● WHAT THE TASK REQUIRES: Your reply should be only the number of lines in the records that contain the word "high".

● TASK MATERIAL:
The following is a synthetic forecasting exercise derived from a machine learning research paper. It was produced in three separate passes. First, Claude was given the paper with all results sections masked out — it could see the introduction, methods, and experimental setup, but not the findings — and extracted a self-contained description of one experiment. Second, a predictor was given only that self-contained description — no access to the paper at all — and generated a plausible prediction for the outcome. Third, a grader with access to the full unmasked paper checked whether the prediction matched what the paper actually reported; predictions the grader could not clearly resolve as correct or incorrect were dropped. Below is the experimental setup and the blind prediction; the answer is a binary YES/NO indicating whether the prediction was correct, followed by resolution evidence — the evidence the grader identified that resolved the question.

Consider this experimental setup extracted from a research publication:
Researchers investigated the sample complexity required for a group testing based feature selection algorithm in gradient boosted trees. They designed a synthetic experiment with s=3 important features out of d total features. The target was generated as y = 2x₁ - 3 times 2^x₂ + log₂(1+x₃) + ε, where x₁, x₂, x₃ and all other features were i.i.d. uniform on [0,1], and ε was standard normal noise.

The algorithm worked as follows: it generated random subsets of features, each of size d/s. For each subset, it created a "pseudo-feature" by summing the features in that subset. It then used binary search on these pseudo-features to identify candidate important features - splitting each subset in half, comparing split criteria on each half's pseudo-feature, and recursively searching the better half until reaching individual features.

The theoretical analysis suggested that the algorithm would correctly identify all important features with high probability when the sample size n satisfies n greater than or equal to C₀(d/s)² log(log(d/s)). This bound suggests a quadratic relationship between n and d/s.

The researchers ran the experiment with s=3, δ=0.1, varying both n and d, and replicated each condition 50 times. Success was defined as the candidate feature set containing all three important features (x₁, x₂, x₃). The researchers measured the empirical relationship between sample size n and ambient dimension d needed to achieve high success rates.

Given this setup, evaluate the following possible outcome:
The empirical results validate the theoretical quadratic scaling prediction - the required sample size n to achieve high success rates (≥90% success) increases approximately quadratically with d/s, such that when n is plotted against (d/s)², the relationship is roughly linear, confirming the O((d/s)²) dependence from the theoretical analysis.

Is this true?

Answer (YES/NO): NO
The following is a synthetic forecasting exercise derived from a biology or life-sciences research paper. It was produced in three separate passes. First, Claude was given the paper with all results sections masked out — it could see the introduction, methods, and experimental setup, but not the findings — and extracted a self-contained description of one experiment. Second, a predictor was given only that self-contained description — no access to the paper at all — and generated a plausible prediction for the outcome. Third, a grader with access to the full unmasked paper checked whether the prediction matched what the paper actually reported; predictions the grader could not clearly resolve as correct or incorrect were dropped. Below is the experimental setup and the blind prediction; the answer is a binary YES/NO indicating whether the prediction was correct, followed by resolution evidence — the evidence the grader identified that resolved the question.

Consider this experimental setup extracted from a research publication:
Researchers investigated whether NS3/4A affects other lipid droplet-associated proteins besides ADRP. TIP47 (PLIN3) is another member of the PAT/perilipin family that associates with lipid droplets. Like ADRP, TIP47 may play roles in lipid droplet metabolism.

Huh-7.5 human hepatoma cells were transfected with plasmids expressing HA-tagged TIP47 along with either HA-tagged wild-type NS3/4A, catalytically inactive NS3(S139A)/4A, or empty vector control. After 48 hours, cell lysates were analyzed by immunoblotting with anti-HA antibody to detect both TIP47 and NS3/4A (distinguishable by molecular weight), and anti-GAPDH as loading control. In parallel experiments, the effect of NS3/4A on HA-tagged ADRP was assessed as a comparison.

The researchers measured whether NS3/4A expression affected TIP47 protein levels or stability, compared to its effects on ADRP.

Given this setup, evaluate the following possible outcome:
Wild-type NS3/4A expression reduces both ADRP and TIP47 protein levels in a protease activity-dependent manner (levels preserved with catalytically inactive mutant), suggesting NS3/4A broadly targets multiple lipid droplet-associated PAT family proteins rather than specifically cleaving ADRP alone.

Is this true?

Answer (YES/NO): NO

● SOLUTION FOR THIS EXERCISE: 3